Государь казался мне до отъезда иным человеком. Еще один разговор предстоял его величеству – с императрицей-матерью, которая наслушалась за это время всяких сплетен о мнимом немецком шпионаже, о влиянии Распутина и т. д. и, думаю, всем этим басням вполне верила. Около двух часов, по рассказу государя, она уговаривала его отказаться от своего решения. Государь ездил к императрице-матери в Петроград, в Елагинский дворец, где императрица проводила лето. Я видела государя после его возвращения. Он рассказывал, что разговор происходил в саду. Император доказывал матери, что если война будет продолжаться так, как сейчас, то армии грозит полное поражение, и он берет командование именно в такую минуту, чтобы спасти родину, это его бесповоротное решение.
Государь передал, что разговор с матерью был еще тяжелее, чем с министрами, и они расстались, так и не поняв друг друга.
Перед отъездом в армию государь с семьей причастился Св. Тайн в Федоровском соборе; я приходила поздравлять его после обедни, когда они всей семьей пили чай в Зеленой гостиной императрицы.
Из Ставки государь писал ее величеству, и она читала мне письмо, где он рассказывал о впечатлениях, вызванных его приездом. Великий князь был сердит, но сдерживался, тогда как окружающие не могли скрыть своего разочарования и злобы: "Точно каждый из них намеревался управлять Россией!"
Я не сумею описать ход войны, но помню, как все, что писалось в иностранной печати, выставляло Николая Николаевича патриотом, а государя – орудием германского влияния. Но как только помазанник Божий встал во главе своей армии, счастье вернулось к русскому оружию и отступление прекратилось.
Один из величайших актов государя во время войны – это запрещение продажи вина по всей России. Государь говорил: "Ужасно, если правительство будет извлекать доход из народного пьянства. В этом Коковцов не прав". "Хоть поэтому вспомнят меня добром", – добавлял он.

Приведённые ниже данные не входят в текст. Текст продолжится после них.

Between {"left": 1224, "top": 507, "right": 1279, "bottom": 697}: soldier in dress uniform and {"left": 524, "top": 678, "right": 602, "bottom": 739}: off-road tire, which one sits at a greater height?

Государь от души радовался, когда слышал, как крестьяне богатеют и относят свои сбережения в Крестьянский банк. Французский писатель Анет пишет: "Это именно Николай II, свергнутый император, имел честь осуществить в стране большую внутреннюю реформу".
В октябре государь ненадолго вернулся в Царское Село и, уезжая, увез с собой наследника Алексея Николаевича. Это был первый случай, что государыня с ним рассталась. Она очень о нем тосковала, и Алексей Николаевич ежедневно писал матери письма своим большим детским почерком. В девять часов вечера она ходила в его комнату молиться – в тот час, когда он ложился спать.

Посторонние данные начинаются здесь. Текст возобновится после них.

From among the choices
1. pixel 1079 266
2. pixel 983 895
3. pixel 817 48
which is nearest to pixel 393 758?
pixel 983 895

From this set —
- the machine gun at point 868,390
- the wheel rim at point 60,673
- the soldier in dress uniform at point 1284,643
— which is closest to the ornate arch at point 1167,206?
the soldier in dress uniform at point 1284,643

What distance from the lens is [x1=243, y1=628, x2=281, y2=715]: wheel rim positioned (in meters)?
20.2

Государыня весь день работала в лазарете. Железная дорога выдала мне за увечье сто тысяч рублей. На эти деньги я основала лазарет для солдат-инвалидов, где они обучались разным ремеслам; мы начали с шестидесяти человек, а потом расширили до ста. Испытав на себе, как тяжело быть калекой, мне хотелось хоть некоторым облегчить их жизнь в будущем. Ведь по приезде домой на них в их семьях стали бы смотреть как на лишний рот! Через год мы выпустили двести человек мастеровых, сапожников, переплетчиков. Лазарет этот сразу удивительно пошел, но и здесь зависть людская не оставляла меня: чего только не выдумывали… Вспоминать тошно. Но то, что впоследствии, может быть, не раз мои милые инвалиды спасали мне жизнь во время революции, показывает, что все же есть люди, которые помнят добро.